For a heartbeat, there was silence, and then a sound like a soft breeze filled the small theater, and from up above, Sarah descended like an angel, still dressed in yellow, the light creating a halo around her.
As she reached the stage, the lights went out and a sudden thunderclap made everyone jump.
Yveta and Gary were dragged center stage while Volkov and Sergei waltzed together, an obscene duet to Seal’s haunting lyrics Kiss from a Rose.
I was his light in the darkness?
I watched between my fingers as they were repeatedly brutalized by a gang of backing dancers dressed as bikers. It was horrific, grotesque, and the moment that Yveta was slashed with a knife was almost unwatchable. And, against that ghastly backdrop, Ash waltzed onto the stage with Sarah in his arms, spinning round and around, a sweet, loving Viennese waltz. Ash was dressed in jeans and a loose white shirt, while Sarah was still in the yellow dress.
I felt a little sick. Was our love really at the cost of his friends? Or maybe that was how Ash felt about it. I didn’t know, but I wanted it to stop.
It didn’t. It went on and on, until Gary and Yveta were dragged away, bloodied and beaten. I’m sure I wasn’t the only one who felt a huge sense of relief that I didn’t have to watch their torture any longer, strongly laced with guilt at preferring not to see the truth.
It was too hard to watch.
The strains of a violin filtered softly through the air and I held my breath, wondering what was coming next.
Then I suddenly remembered what Sarah’s costume reminded me of—the yellow sundress that I got married in.
A shiver went through me. And then I recognized the song: With You I’m Born Again.
And it was her softness, his gentlenesss . . .
Ash placed her on a chair, then swept onto the floor alone. Slowly, her legs appearing to tremble, Sarah stood. And then she began to dance, echoing his steps until they were moving together in the most achingly beautiful waltz I had ever seen. I’d never known this side of Ash, never realized just how his dancing was so full of passion, of deep emotion. He said he’d felt numb for so long, but he was wrong. It was all there, a deep well of emotion that only dancing brought out. Dancing and, I hoped, me.

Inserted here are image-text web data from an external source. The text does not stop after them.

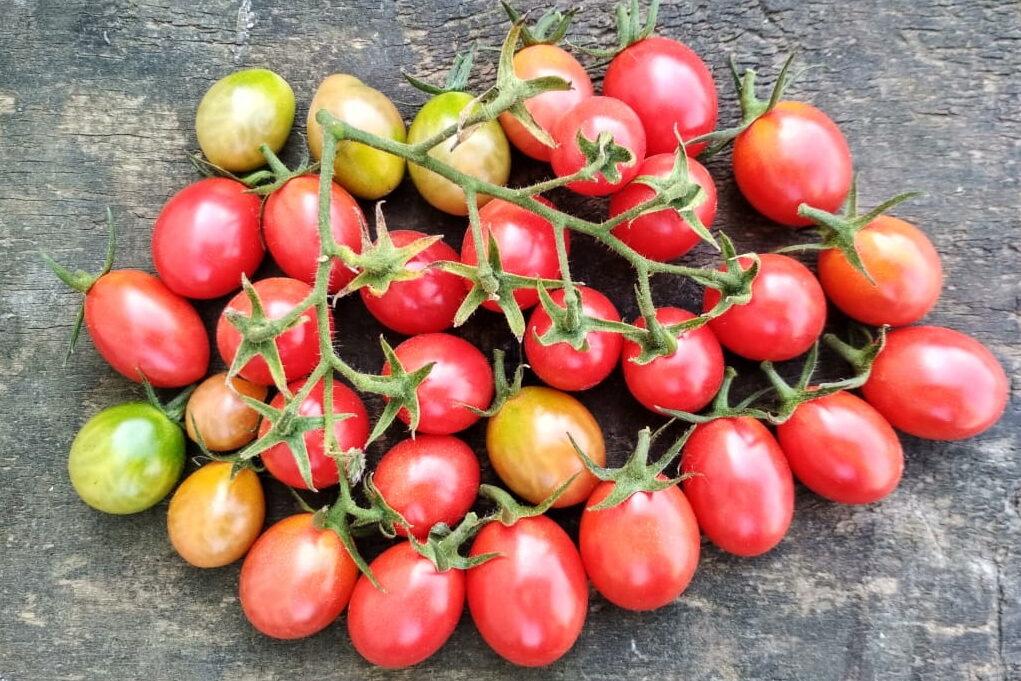 интересно знать томаты черри лучшие сорта фото центре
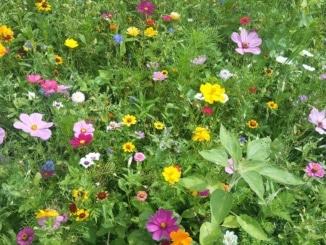 Blumenwiese, natürliche Blumen, Wiese, Blumen,
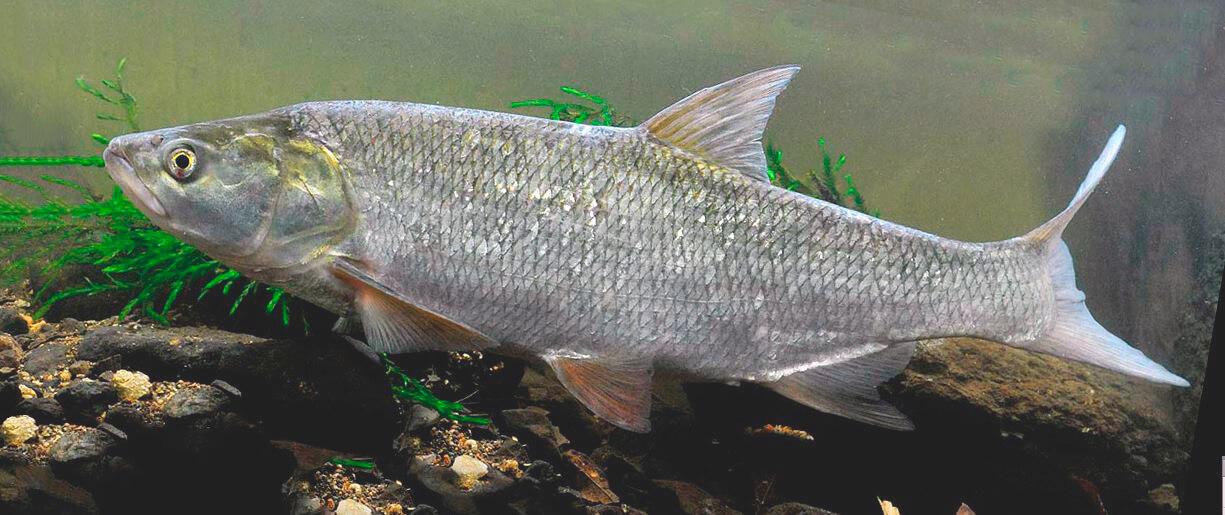 Охота жереха на мелкую рыбёшку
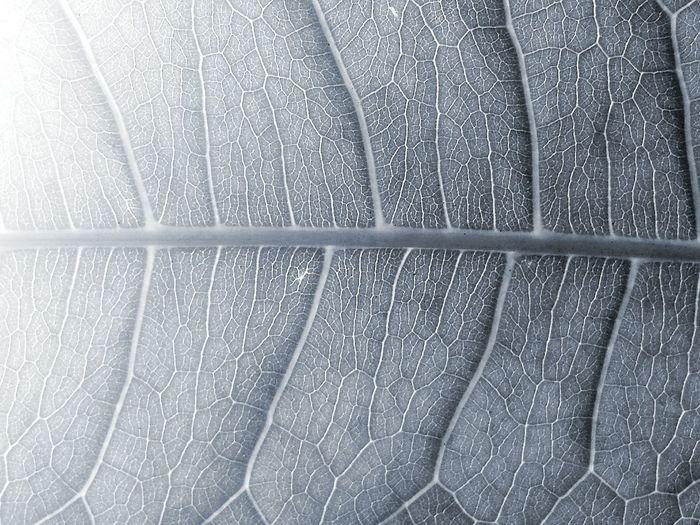 Money Tree Tree Leaf Leaf Veins Nature_collection EyeEm Nature Lover Monochrome Eyeem Monochrome Closeup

Tears trickled from my eyes, imagining for just a second what it would be like to dance with him like that, to be swept away, to float, to glide, to caress his skin, to move with him through the music, the music that enslaved him. Music was in his heart and in his soul, and in that moment, I knew I had to set him free.
This show was going to be a huge success. I’d hoped for it, wanted it, but I’d been afraid to believe it. But now I felt it, knew it in my bones. The two weeks in this small theater was not the end, but just the beginning. I had no doubt that offers would flood in. And when they did, I had to let him do the tour. Without me.

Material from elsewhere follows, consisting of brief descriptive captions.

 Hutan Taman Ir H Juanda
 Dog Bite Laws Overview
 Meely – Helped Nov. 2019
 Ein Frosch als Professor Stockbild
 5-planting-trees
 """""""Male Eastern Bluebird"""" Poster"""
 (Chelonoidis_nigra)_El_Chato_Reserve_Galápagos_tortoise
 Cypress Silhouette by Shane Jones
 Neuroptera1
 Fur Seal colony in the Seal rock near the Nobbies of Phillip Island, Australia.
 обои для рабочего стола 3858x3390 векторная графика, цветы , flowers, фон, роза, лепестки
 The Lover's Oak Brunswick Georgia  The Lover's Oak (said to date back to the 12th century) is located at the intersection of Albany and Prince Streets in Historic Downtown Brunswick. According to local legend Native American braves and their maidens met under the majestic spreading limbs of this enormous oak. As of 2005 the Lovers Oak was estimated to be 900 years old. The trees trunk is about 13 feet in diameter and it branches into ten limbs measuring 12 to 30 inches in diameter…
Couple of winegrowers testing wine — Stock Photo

And I had comforted him through the madness . . .
I’d helped him and held him, and for the briefest of moments we’d held each other, but now, like a wild creature, I needed to let him go. And pray he’d come back to me. And tears trickled down my cheeks, because I was losing him, if he’d ever been mine at all, and it was the right thing to do, even if my heart was breaking.
With you I am reborn . . .
And I cried, because it was true. Ash had made me brave and strong. In his arms, I could face anything—anything except the day he left me.

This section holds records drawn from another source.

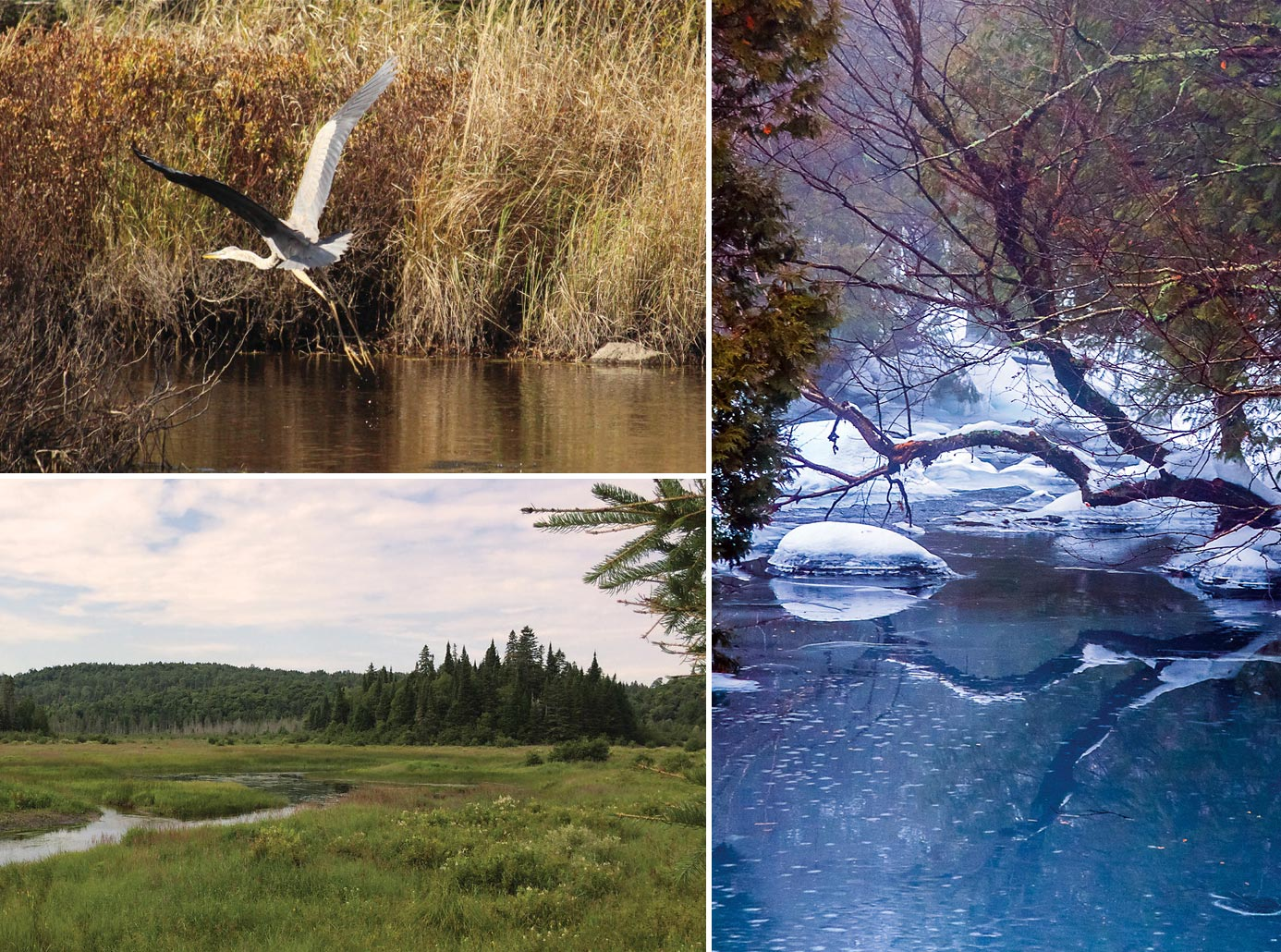 Ruisseau Jackson Nature Reserve brings 215 acres of new conservation to Morin Heights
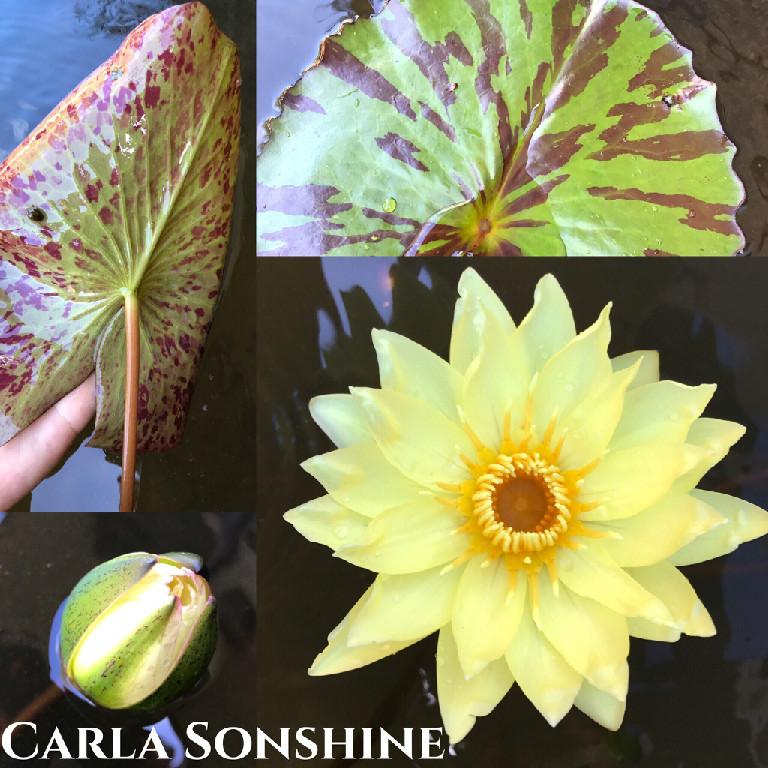 Nymphaea Carla Sonshine Lily Aquatic Pond Flower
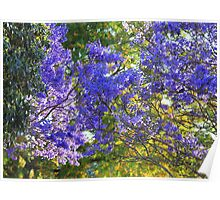 Morning canopy - the rising sun highlights the leaves of Jacaranda trees Poster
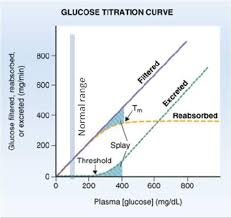 Splay Chart Splay Glucose Titration Curve Google Search Splay Reps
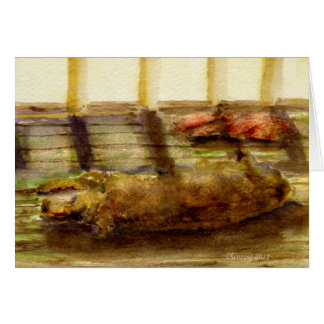 Let sleeping dogs lie greeting card
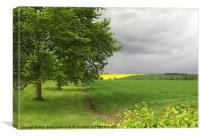 Rapeseed Oil Field Storm Yellow, Canvas Print
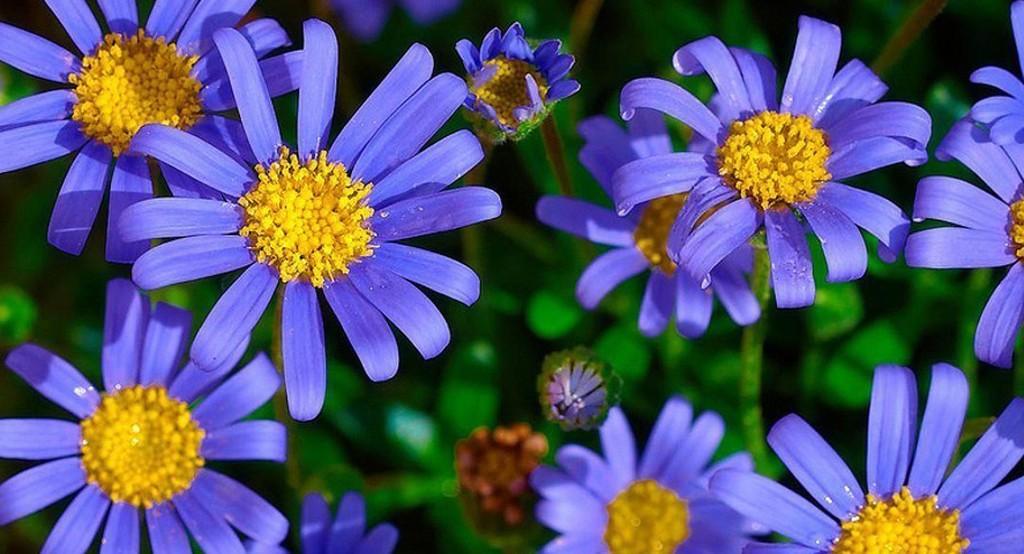 5 trucchi per un giardino fantastico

I was exhausted, emotionally wrung out, but it wasn’t over yet.
Volkov and Sergei prowled onto the stage, hunting the two dancers who were spinning through the light, so in love they were blind to the danger surrounding them.
The music morphed into the harsh chords of El Tango De Roxanne, and the two loathsome beasts performed a breathtaking and disturbing Argentine tango, cheek to cheek. Sergei/Oliver, performing the most extraordinary assisted jumps in Volkov’s/ Luka’s arms. Then the enganche: hooking, coupling, as the men took turns being the ‘follower’ wrapping their leg around the other, the ‘leader’ displacing the feet from inside.
Ash told me once that the Argentine tango had been a dance for men. The gauchos riding off the range, a dance of immigrants from the poor barrios, all needing a way to impress the few women they met. That’s what he said.
“Jealousy!” yelled Volkov, and gripped Ash’s hair, forcing him to his knees.
“Lust!” yelled Sergei, pulling out a gun and pointing it first at Volkov and then at Ash.
As Volkov slowly prowled away, disappearing into the shadows, I saw the gun in Sergei’s hand, almost falling out of my wheelchair as the gunshot echoed across the stage, as he casually shot Sarah.